EXERCISE PASSAGE:
>>>>>

And here in the diaspora, redefining Zionism as a form of racist colonialism means that anyone associated with Israel and Zionism is to be condemned without qualification, as if they lose all normal rights. If Zionism is the new Nazism, so this thinking goes, then Jews who refuse to denounce Israel surely deserve to be excluded from normal society. This is the reality of how this political campaign manifests, whatever the intentions of the people making this argument. When my daughter’s friend, studying at Birmingham University in the UK, saw a sign held up by her fellow students calling for “Zionists off our campus”, that’s what she understood it to mean, whether they realised it or not: that any Jewish students who support Israel’s existence – not its government, or its policies, just its existence – ought to be forced off campus. This is the logical consequence of the pro-Palestinian movement’s drift towards a radical and absolute rejection of Israel’s legitimacy.
There is some irony in this. Less than a century ago, European Jews were told they were not truly European, not truly white, and didn’t belong in the nations they thought were their homes. So the Jews left Europe, those who survived at least, some in hope but most forced to leave in fear, and they became refugees some of whom made their new home, and their own nation, in the only place that had ever truly been a Jewish homeland. And now it turns out, we are told, that this was actually the greater crime; that far from being not white, Jews are now too white; far from being not European, Jews are now nothing other than European; and rather than being refugees, they were in fact colonisers all along. It’s a form of gaslighting, a classic inversion in which Jews are defined by others according to what matters to them, rather than what we Jews think of ourselves, or what we actually are.
Mainstreaming Antisemitism
It also, conveniently and satisfyingly for those involved, allows people to finally say what they want about the Jews, eighty years after the Holocaust. A friend of mine back home in London recently challenged a group of people who were cutting down yellow ribbons that the local Jewish community had put up to remember the Israeli hostages still held in Gaza. My friend asked them why they were doing it, and even suggested they could put up pictures of Palestinians and Israelis together, alongside the ribbons, to promote peace. They laughed in her face, called her – please excuse my language – a “murdering b*tch,” said she was “complicit in genocide,” and told her that “Jews deserve to die.” “No one wants to exist with Jews”, they told her – “you are all filth”. This was in a nice, respectable neighbourhood in London, one of those middle class leafy suburbs best known for its good schools and overpriced restaurants. But there is a permissibility now, where people feel they no longer have to repress their antisemitism, instead they can say it out loud, and they can’t be Nazis for doing so because the Jews are now the new Nazis.

<<<<<

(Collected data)
>>>>>

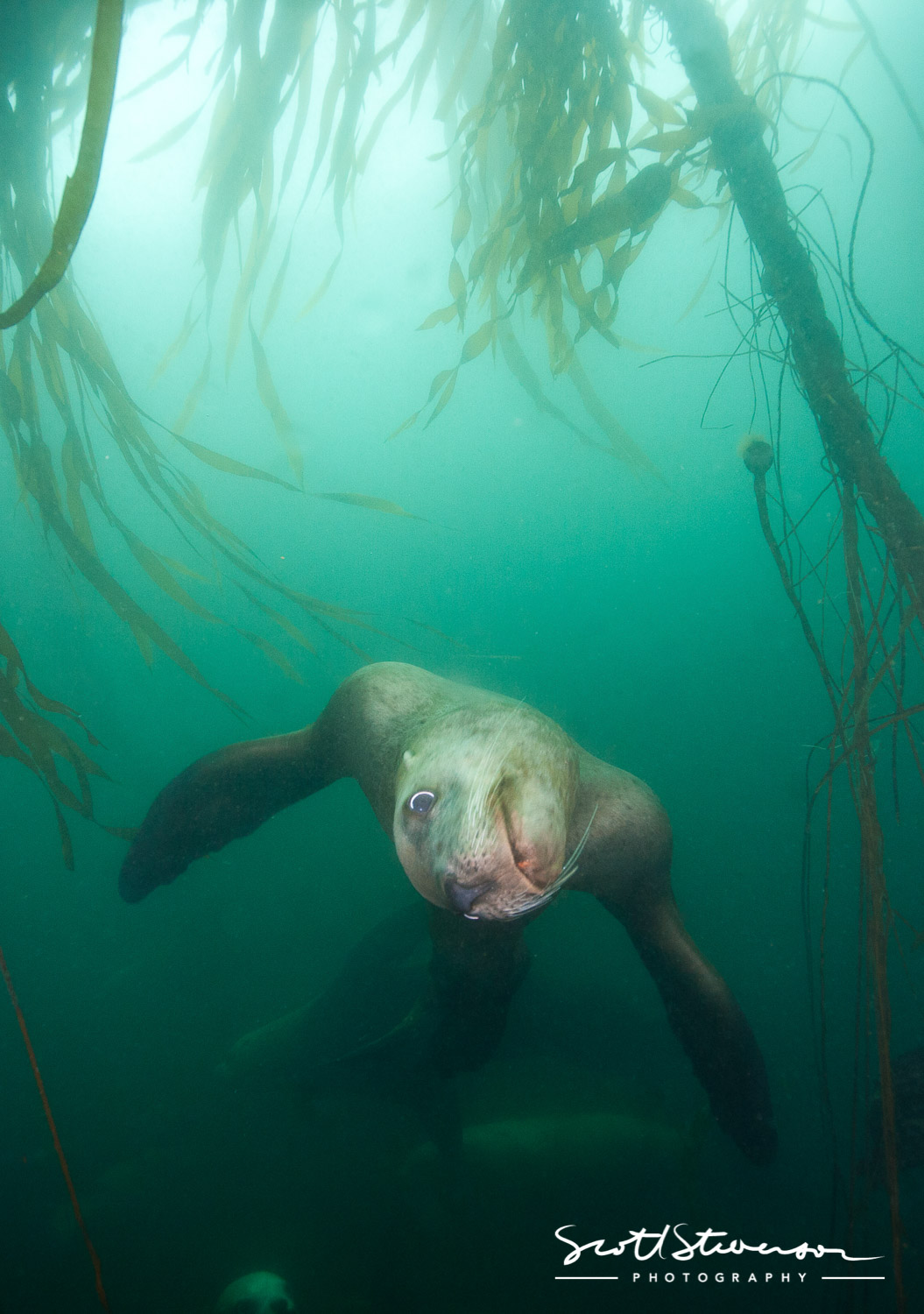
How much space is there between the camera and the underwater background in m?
3.19

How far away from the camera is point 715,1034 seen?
85.7 inches

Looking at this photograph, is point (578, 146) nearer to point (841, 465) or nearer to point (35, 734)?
point (841, 465)

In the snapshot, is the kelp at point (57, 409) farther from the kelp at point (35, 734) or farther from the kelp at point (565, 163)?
the kelp at point (565, 163)

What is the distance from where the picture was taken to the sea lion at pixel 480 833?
1.32 metres

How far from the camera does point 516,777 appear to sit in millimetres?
1453

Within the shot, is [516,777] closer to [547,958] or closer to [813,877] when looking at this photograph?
[547,958]

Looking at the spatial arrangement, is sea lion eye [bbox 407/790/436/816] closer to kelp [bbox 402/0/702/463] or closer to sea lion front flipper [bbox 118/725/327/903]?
sea lion front flipper [bbox 118/725/327/903]

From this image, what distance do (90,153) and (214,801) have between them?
2.37 m

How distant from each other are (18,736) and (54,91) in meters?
2.65

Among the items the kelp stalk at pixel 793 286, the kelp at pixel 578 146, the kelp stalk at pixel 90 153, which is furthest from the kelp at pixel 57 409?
the kelp stalk at pixel 793 286

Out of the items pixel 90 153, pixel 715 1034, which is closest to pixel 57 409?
pixel 90 153

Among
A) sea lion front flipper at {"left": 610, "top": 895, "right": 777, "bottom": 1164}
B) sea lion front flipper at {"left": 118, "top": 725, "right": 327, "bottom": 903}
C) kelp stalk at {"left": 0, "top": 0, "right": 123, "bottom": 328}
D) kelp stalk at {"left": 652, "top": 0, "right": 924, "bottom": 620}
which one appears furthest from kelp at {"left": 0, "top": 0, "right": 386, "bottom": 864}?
sea lion front flipper at {"left": 610, "top": 895, "right": 777, "bottom": 1164}

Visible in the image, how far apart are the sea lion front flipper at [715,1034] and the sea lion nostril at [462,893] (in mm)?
1249

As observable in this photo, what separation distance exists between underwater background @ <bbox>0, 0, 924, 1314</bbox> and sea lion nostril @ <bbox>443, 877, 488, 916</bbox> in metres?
1.15
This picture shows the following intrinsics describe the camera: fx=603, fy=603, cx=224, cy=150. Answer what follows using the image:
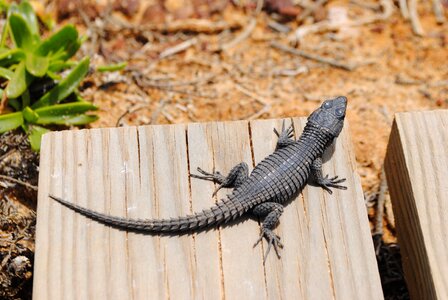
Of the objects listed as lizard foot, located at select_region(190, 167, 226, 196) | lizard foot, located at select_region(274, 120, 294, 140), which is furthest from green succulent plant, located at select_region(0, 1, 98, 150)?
lizard foot, located at select_region(274, 120, 294, 140)

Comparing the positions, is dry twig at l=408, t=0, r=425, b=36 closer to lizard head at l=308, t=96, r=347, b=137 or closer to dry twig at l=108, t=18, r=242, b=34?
dry twig at l=108, t=18, r=242, b=34

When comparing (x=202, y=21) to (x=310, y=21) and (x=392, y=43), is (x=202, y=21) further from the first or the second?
(x=392, y=43)

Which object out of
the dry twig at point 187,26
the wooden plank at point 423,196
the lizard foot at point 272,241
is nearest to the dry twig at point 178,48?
the dry twig at point 187,26

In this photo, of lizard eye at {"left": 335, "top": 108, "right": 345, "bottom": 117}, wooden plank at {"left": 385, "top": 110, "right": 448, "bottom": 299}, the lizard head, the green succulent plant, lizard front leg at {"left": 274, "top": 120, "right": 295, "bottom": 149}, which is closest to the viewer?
wooden plank at {"left": 385, "top": 110, "right": 448, "bottom": 299}

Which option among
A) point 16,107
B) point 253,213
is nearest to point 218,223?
point 253,213

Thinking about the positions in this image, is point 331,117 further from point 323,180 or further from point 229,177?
point 229,177
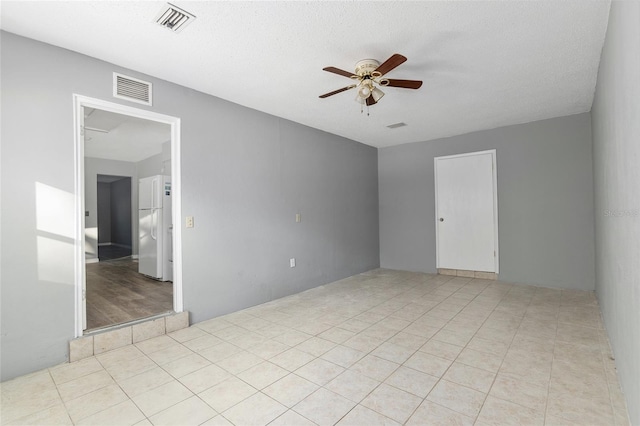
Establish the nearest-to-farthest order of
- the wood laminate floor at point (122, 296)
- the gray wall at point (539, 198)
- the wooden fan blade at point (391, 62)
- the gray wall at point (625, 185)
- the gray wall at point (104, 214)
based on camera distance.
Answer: the gray wall at point (625, 185) < the wooden fan blade at point (391, 62) < the wood laminate floor at point (122, 296) < the gray wall at point (539, 198) < the gray wall at point (104, 214)

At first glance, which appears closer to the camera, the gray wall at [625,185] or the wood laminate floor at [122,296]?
the gray wall at [625,185]

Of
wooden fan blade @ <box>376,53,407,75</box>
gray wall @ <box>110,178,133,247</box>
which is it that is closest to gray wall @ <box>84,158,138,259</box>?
gray wall @ <box>110,178,133,247</box>

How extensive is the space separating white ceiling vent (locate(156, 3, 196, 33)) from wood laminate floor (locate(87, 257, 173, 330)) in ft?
8.98

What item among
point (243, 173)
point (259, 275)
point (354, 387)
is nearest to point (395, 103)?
point (243, 173)

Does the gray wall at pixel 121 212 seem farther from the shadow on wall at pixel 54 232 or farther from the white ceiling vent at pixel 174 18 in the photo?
the white ceiling vent at pixel 174 18

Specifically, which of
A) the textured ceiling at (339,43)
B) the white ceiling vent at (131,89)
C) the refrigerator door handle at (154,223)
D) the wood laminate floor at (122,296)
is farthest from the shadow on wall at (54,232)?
the refrigerator door handle at (154,223)

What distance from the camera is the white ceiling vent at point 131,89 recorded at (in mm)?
2781

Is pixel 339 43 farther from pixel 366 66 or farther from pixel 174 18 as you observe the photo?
pixel 174 18

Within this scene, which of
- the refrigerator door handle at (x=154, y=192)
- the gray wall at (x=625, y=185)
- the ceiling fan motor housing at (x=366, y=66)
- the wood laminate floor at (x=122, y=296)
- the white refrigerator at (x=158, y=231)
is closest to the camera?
the gray wall at (x=625, y=185)

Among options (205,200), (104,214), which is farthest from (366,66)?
(104,214)

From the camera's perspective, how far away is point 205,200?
11.3 feet

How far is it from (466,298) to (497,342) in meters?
1.41

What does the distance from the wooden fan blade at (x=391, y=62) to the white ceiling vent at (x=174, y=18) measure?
1.46m

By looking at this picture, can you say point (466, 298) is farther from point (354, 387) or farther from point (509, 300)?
point (354, 387)
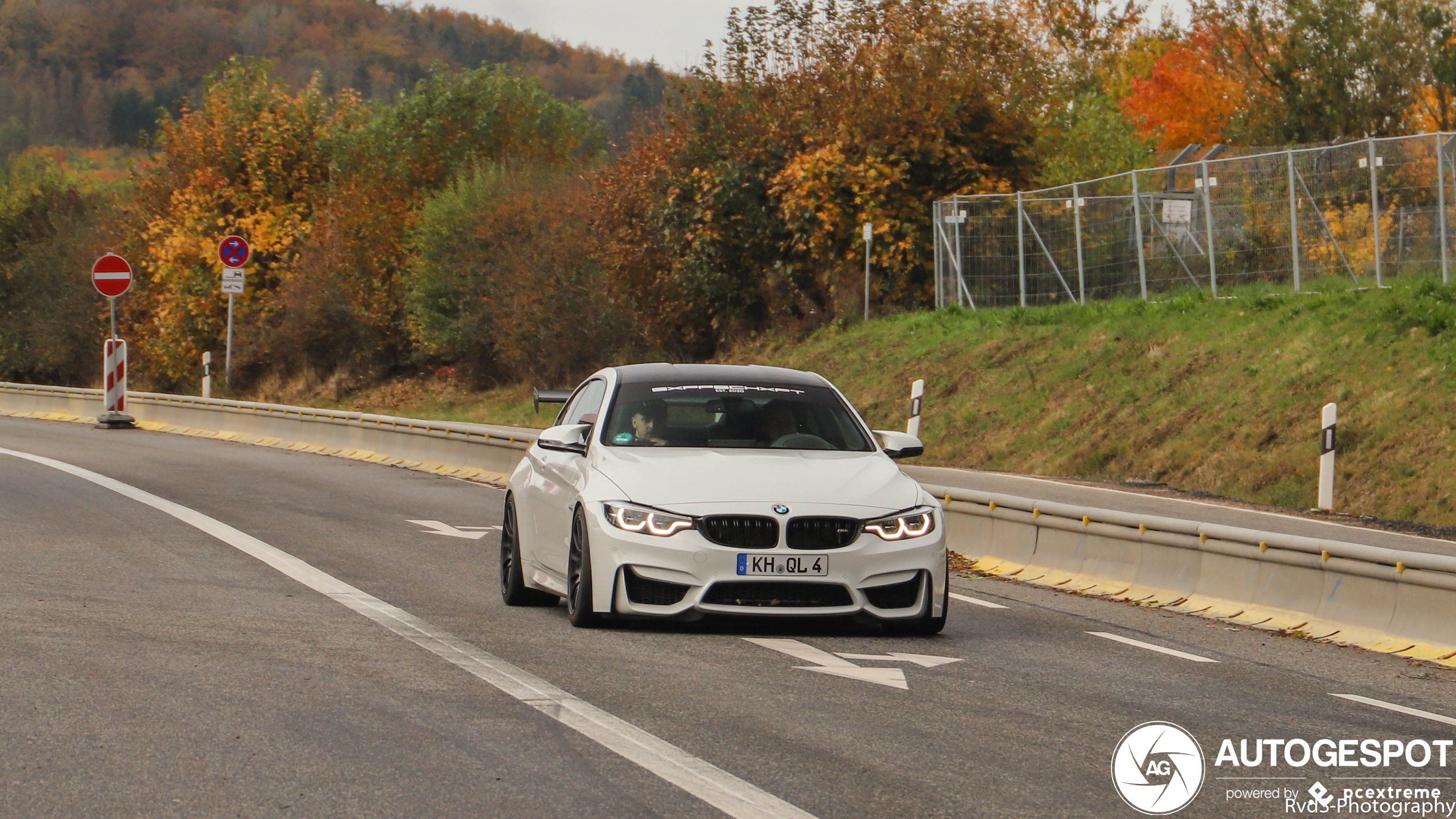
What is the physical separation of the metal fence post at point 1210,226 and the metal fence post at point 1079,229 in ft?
10.9

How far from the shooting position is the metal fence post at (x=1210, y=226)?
26.5 m

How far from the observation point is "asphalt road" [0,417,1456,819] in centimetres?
575

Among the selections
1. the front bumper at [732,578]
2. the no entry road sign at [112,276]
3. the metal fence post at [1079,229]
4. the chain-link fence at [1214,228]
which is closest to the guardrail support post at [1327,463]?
the chain-link fence at [1214,228]

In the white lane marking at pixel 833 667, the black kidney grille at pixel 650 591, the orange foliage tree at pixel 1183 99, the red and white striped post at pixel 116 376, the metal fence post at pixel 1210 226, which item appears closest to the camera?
the white lane marking at pixel 833 667

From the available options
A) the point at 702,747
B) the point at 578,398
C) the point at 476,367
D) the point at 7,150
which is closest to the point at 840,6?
the point at 476,367

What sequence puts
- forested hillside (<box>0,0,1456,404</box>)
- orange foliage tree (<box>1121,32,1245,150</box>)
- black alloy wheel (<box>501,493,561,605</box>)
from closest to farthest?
black alloy wheel (<box>501,493,561,605</box>) < forested hillside (<box>0,0,1456,404</box>) < orange foliage tree (<box>1121,32,1245,150</box>)

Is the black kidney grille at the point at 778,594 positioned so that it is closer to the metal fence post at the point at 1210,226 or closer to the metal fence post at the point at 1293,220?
the metal fence post at the point at 1293,220

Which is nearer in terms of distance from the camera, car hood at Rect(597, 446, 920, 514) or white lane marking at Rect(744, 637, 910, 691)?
white lane marking at Rect(744, 637, 910, 691)

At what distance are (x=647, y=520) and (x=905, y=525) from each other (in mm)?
1309

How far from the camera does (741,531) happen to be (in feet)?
29.8

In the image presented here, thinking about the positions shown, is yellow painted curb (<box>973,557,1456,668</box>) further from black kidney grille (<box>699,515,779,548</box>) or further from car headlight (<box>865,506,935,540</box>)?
black kidney grille (<box>699,515,779,548</box>)

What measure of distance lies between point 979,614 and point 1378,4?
148 feet

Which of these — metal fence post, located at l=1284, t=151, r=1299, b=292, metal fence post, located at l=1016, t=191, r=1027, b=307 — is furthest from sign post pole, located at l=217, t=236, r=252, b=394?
metal fence post, located at l=1284, t=151, r=1299, b=292

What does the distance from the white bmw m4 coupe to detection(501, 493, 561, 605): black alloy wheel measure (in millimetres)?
305
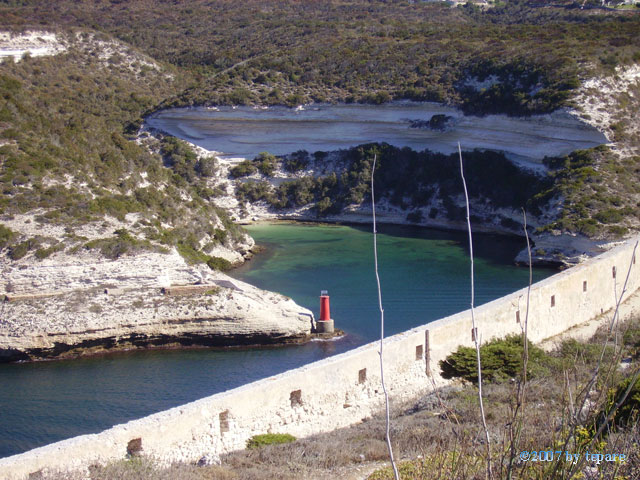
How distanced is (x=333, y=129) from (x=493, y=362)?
3110 centimetres

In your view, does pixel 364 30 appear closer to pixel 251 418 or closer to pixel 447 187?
pixel 447 187

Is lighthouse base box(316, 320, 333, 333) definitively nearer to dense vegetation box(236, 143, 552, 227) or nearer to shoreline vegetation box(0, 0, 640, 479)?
shoreline vegetation box(0, 0, 640, 479)


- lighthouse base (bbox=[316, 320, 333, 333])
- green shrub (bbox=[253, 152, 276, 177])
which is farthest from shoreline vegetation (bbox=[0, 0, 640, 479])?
lighthouse base (bbox=[316, 320, 333, 333])

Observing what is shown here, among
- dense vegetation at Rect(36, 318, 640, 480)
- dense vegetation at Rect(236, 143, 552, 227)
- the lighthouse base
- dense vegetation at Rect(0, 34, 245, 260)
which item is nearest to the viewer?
dense vegetation at Rect(36, 318, 640, 480)

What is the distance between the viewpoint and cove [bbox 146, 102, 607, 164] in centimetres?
3847

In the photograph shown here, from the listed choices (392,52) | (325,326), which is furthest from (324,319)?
(392,52)

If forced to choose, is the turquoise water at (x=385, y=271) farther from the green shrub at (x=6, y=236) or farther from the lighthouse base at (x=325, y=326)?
the green shrub at (x=6, y=236)

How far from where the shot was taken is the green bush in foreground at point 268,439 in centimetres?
1066

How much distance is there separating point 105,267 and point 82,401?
254 inches

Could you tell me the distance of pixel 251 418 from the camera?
35.9 ft

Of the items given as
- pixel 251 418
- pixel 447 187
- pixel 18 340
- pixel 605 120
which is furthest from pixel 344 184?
pixel 251 418

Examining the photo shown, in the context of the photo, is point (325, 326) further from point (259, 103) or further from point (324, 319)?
point (259, 103)

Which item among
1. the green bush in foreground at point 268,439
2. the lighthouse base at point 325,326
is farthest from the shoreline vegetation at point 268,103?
the green bush in foreground at point 268,439

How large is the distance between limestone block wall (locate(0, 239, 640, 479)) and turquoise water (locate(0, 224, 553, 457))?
16.2 ft
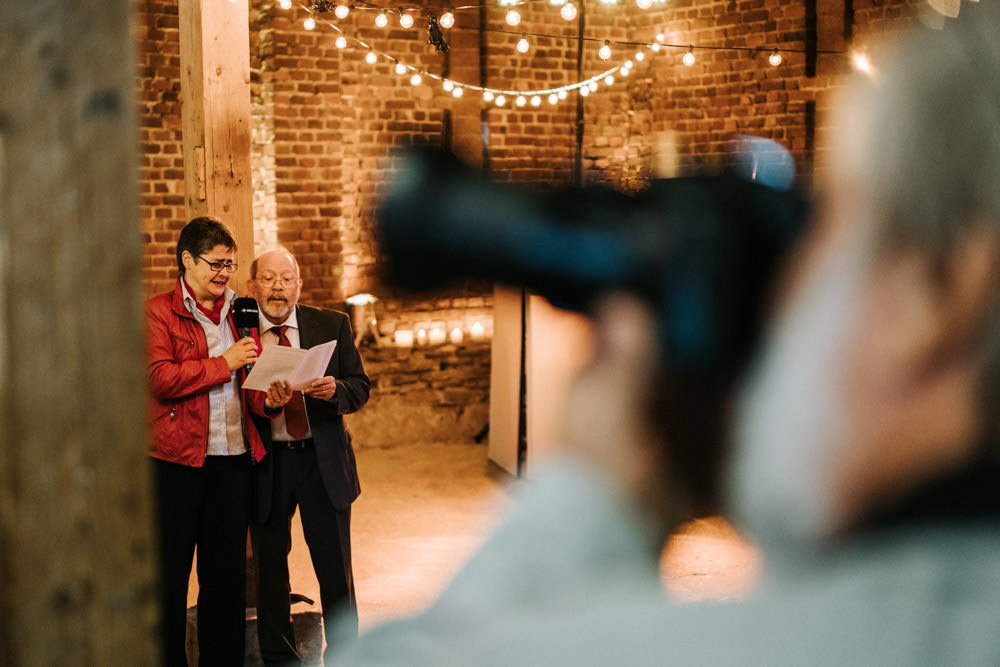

<<<<<

TASK REQUIREMENTS:
- 1) In the passage on Zionism and antisemitism, at which university was the daughter's friend studying when she saw the sign?
- 2) Rewrite the passage on Zionism and antisemitism from "There is some" up to and including "we actually are.", with "gaslighting" changed to "manipulation".

SOLUTIONS TO THE EXERCISE:
- 1) Birmingham University in the UK.

- 2)
There is some irony in this. Less than a century ago, European Jews were told they were not truly European, not truly white, and didn’t belong in the nations they thought were their homes. So the Jews left Europe, those who survived at least, some in hope but most forced to leave in fear, and they became refugees some of whom made their new home, and their own nation, in the only place that had ever truly been a Jewish homeland. And now it turns out, we are told, that this was actually the greater crime; that far from being not white, Jews are now too white; far from being not European, Jews are now nothing other than European; and rather than being refugees, they were in fact colonisers all along. It’s a form of manipulation, a classic inversion in which Jews are defined by others according to what matters to them, rather than what we Jews think of ourselves, or what we actually are.